One of the most surprising elements about the new HBO MAX documentary about Billy Joel, “And So It Goes,” is the singer’s Jewish story. His father’s family only narrowly escaped capture in the late 1930s. They owned a successful textile factory in Nuremberg that later was converted by the Nazis to make striped pajamas that were used at concentration camps. Later, his father, Howard, helped liberate Dachau, an experience that deeply traumatized him for the rest of his life. When Billy Joel was seven, Howard abandoned his family without explanation, moving back to Austria to start over.

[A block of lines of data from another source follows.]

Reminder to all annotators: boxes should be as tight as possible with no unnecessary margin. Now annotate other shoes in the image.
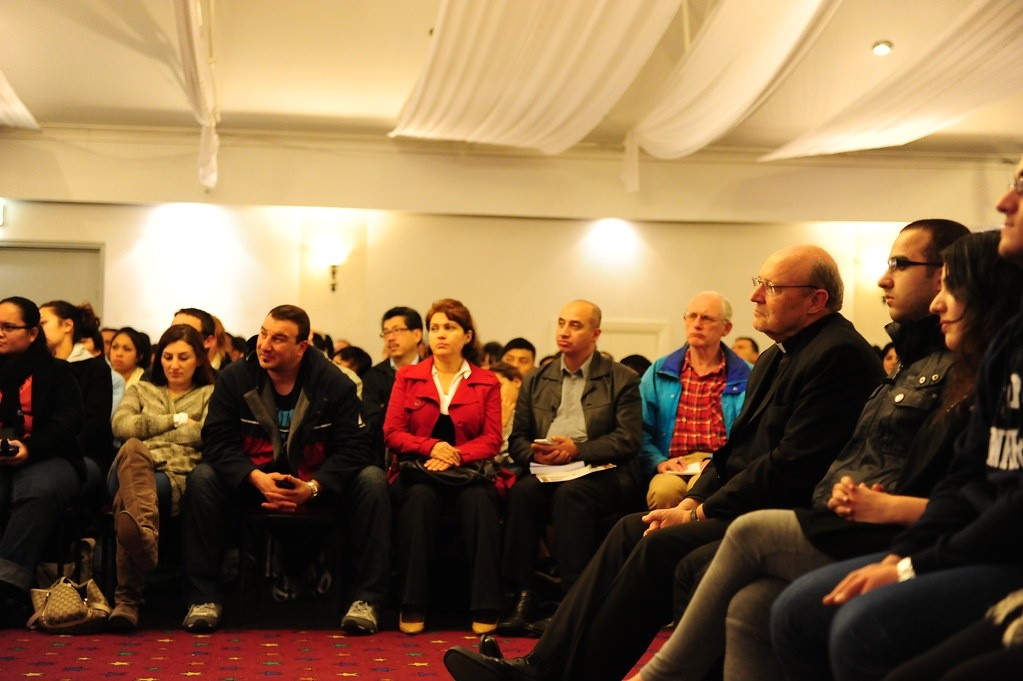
[398,607,424,633]
[472,614,499,634]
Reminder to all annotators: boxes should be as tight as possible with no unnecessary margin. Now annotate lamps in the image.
[309,220,355,292]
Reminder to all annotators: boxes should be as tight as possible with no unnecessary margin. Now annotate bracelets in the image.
[896,556,916,583]
[308,481,318,498]
[690,508,698,521]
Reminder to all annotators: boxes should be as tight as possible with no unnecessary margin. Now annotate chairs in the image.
[55,502,116,595]
[237,508,348,625]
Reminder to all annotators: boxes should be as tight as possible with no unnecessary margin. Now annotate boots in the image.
[498,591,535,630]
[109,534,137,632]
[522,617,551,633]
[115,449,158,570]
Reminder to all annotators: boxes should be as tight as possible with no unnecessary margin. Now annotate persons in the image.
[444,154,1023,681]
[0,296,502,635]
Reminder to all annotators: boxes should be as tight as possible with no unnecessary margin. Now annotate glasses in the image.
[379,328,410,337]
[0,324,31,332]
[751,276,820,295]
[888,258,943,272]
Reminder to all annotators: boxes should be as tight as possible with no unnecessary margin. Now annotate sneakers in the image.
[340,599,377,634]
[182,602,220,629]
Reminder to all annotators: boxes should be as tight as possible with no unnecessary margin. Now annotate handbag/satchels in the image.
[26,576,110,631]
[398,455,497,487]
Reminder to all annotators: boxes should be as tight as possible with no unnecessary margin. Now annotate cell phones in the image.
[534,439,553,445]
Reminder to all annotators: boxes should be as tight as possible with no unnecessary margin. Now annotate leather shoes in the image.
[443,646,538,681]
[479,635,503,658]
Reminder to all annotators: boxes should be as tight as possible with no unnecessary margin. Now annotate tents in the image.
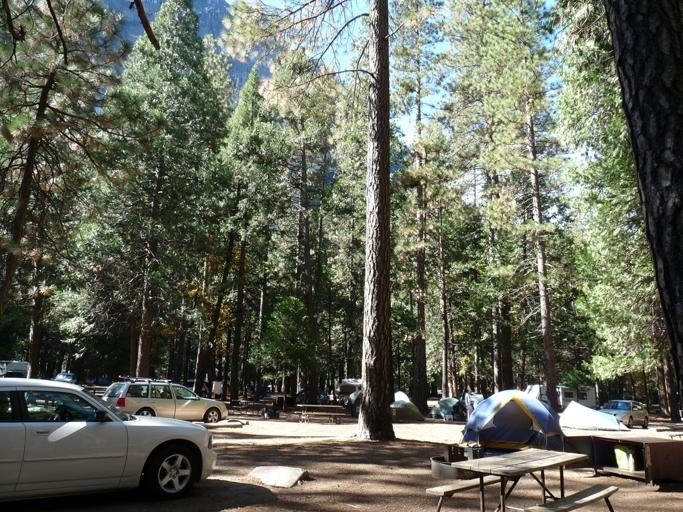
[389,399,425,422]
[426,395,468,422]
[456,388,564,461]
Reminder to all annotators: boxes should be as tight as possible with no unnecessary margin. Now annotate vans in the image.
[556,385,597,409]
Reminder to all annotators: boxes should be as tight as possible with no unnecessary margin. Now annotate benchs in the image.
[294,411,302,422]
[521,484,619,512]
[426,475,501,512]
[302,412,346,424]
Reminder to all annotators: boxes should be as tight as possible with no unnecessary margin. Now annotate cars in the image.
[298,379,361,417]
[0,360,228,501]
[598,399,649,429]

Only as an adult was the famous rock and roller able to uncover the full story of his paternal family. Reuniting with his father in Vienna, he was surprised to discover he had a stepbrother, and of the horrors his family suffered during the Holocaust. While he knew he was Jewish, he had no idea what that really meant. Learning that so many of his family members were murdered at Auschwitz truly shocked him. In 2017 after the Unite the Right rally he wore a yellow star and declared to the world, “no matter what I am a Jew.”
In this week’s Torah portion Eikev, Moses lays out both the positive and the negative of our heritage. Eikev means burden, a foreshadowing of the struggles our people would face throughout our history. As we see today, and as Billy Joel learned through his father’s story, our Jewish heritage can be a burden, but it is also our greatest joy.